[DATA SHOWN]:
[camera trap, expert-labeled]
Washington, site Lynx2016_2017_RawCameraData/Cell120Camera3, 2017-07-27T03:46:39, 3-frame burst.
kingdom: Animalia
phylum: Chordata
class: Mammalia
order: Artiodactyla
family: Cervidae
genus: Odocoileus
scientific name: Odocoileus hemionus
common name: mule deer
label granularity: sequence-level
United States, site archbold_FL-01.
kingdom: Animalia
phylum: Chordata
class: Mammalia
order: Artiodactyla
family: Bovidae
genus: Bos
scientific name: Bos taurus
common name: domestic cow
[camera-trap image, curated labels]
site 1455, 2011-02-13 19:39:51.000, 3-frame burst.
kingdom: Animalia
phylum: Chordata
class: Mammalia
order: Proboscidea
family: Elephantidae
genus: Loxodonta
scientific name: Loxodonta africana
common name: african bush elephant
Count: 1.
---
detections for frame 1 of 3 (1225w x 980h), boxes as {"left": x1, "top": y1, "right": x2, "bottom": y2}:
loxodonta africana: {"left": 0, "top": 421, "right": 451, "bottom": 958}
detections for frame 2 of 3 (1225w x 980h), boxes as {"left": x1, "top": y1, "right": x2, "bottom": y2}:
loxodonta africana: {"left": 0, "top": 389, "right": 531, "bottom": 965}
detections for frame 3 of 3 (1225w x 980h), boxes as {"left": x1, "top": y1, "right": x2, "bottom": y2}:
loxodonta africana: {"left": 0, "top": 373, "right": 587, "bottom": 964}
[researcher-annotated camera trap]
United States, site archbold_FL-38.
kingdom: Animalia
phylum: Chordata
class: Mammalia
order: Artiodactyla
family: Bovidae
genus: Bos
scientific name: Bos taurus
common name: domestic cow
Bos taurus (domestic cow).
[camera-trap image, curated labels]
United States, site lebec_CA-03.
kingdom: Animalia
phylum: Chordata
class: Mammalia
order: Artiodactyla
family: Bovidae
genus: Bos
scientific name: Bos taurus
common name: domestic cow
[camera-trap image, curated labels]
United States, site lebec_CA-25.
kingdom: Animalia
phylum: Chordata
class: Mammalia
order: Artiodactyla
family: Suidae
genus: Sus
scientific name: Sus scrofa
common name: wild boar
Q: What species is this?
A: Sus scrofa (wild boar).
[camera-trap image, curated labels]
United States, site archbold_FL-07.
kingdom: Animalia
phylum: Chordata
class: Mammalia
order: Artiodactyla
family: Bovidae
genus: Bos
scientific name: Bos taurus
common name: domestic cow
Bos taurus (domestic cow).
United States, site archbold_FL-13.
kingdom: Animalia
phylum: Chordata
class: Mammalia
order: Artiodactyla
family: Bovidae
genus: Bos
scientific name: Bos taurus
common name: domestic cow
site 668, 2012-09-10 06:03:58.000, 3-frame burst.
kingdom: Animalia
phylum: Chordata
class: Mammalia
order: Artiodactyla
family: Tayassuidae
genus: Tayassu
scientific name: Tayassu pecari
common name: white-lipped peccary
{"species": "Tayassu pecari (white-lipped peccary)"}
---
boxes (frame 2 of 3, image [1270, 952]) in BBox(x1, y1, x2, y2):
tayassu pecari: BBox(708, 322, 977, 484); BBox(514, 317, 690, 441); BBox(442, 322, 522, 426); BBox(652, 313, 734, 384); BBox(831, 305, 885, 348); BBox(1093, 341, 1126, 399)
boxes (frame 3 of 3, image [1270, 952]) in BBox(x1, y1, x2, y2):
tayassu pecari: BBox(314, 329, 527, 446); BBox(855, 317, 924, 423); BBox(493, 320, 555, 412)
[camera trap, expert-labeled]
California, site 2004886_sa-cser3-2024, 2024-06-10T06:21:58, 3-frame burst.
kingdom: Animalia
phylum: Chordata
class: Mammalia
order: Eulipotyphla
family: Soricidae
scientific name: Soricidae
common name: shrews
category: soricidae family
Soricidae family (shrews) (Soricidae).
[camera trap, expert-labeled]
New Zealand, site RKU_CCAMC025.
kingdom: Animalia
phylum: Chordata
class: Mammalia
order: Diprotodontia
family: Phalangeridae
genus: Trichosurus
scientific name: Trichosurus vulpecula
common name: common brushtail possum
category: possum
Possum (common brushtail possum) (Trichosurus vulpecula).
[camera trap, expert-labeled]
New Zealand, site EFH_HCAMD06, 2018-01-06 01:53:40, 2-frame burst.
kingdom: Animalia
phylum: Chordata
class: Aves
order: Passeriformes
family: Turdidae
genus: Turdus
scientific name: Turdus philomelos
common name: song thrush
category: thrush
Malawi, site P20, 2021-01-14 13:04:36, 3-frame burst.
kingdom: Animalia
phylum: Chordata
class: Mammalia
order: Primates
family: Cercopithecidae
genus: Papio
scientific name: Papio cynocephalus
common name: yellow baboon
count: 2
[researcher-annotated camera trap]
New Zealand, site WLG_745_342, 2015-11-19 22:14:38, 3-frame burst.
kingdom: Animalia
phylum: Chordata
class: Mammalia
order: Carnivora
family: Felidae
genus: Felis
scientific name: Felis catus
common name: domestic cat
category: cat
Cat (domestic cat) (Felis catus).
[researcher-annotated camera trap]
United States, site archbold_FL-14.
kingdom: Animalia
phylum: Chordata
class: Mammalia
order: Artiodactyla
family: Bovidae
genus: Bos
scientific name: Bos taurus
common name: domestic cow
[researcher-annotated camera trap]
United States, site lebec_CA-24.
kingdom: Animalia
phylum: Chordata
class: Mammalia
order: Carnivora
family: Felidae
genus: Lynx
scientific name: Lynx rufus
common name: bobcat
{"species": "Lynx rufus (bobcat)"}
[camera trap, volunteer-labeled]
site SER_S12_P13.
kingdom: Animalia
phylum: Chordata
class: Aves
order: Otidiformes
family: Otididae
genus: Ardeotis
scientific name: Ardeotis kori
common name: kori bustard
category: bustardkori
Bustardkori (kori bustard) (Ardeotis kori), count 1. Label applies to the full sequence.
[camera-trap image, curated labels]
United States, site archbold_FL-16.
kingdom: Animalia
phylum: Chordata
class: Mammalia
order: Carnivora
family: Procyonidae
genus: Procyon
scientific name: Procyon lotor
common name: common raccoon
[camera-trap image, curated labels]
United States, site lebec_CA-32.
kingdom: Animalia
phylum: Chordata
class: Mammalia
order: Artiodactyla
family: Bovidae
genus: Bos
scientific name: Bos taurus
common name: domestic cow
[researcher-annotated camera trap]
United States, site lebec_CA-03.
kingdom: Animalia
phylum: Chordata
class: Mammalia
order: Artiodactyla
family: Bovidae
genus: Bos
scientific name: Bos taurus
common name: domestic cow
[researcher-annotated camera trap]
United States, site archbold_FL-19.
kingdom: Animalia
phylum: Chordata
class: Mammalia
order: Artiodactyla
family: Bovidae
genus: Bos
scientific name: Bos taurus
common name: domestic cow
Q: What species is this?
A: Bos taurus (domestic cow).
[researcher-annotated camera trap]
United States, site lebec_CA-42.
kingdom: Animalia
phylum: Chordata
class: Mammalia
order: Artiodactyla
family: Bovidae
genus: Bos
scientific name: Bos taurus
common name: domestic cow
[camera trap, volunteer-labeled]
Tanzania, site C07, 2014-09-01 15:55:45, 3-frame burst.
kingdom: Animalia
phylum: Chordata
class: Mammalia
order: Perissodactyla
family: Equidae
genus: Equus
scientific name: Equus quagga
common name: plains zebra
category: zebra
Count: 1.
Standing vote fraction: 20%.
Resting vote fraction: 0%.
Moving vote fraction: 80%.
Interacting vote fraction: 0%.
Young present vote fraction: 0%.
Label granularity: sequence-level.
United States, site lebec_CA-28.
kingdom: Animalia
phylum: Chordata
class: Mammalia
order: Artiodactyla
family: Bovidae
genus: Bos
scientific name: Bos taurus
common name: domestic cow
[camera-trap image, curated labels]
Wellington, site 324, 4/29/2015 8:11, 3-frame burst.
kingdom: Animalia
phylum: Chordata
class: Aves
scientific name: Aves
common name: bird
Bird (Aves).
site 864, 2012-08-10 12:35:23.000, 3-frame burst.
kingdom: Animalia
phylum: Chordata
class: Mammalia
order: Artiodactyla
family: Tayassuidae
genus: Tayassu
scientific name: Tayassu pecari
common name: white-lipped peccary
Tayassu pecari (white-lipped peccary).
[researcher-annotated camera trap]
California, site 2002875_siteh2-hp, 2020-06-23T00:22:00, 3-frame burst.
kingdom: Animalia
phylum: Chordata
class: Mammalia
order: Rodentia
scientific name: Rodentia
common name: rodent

[EXERCISE GOAL]: In the entries above, identify each line that includes the string "level", then copy it.

[ANSWER TO THIS EXERCISE]:
label granularity: sequence-level
Label granularity: sequence-level.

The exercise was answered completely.